Praise for the Divine Office

There are many reasons to love the Liturgy of the hours. Here are some from readers of my blog:


“I’ve become more oriented to God, to daily prayer, to silence. The psalms are a voice crying out to God, with all the human emotions—joy, despair, anger, hope. I feel connected to the entire Church, where these prayers have been said for thousands of years and yet are still new.” —Kim


“So many times a psalm I’ve prayed for years suddenly comes alive with new meaning after a personal event. People might think that [keeping the liturgical hours] means excessive regimentation, but I have found that it actually encourages more spontaneous prayer.” —Anonymous


“The Liturgy of the Hours focuses my thoughts and my faith all day long. From morning ’til night I can keep my feet in this world while my eyes look toward heaven.” —J.T.

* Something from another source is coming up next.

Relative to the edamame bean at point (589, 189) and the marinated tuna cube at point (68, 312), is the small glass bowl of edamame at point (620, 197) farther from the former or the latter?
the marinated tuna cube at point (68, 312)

“I say morning prayer. It makes me feel good and blessed every time. I leave the house with a smile and a happy heart.” —Erin


“I love that I cannot exhaust all the Scripture, songs, and prayers that the Church provides for me throughout the day!” —Marissa


In November, 2011, Pope Benedict XVI expressed the wish that all Catholics “become accustomed to using the Liturgy of the Hours: Lauds, Vespers, and Compline.” If you’ve been looking for a prayer routine that is deeply scriptural and varied enough to prevent boredom, it would be smart to take the pope’s advice.



Tips for beginners

  1. Start small, with just one of the hours—or even just one psalm—each day. Add more as you get into a routine.
  2. If you have trouble with the instructions in the breviary, ask your pastor or someone with experience for help.
  3. Don’t get discouraged by interruptions. You don’t live in a cloister. Pause and come back to your prayers later, or rest in the knowledge that others around the world have finished it for you.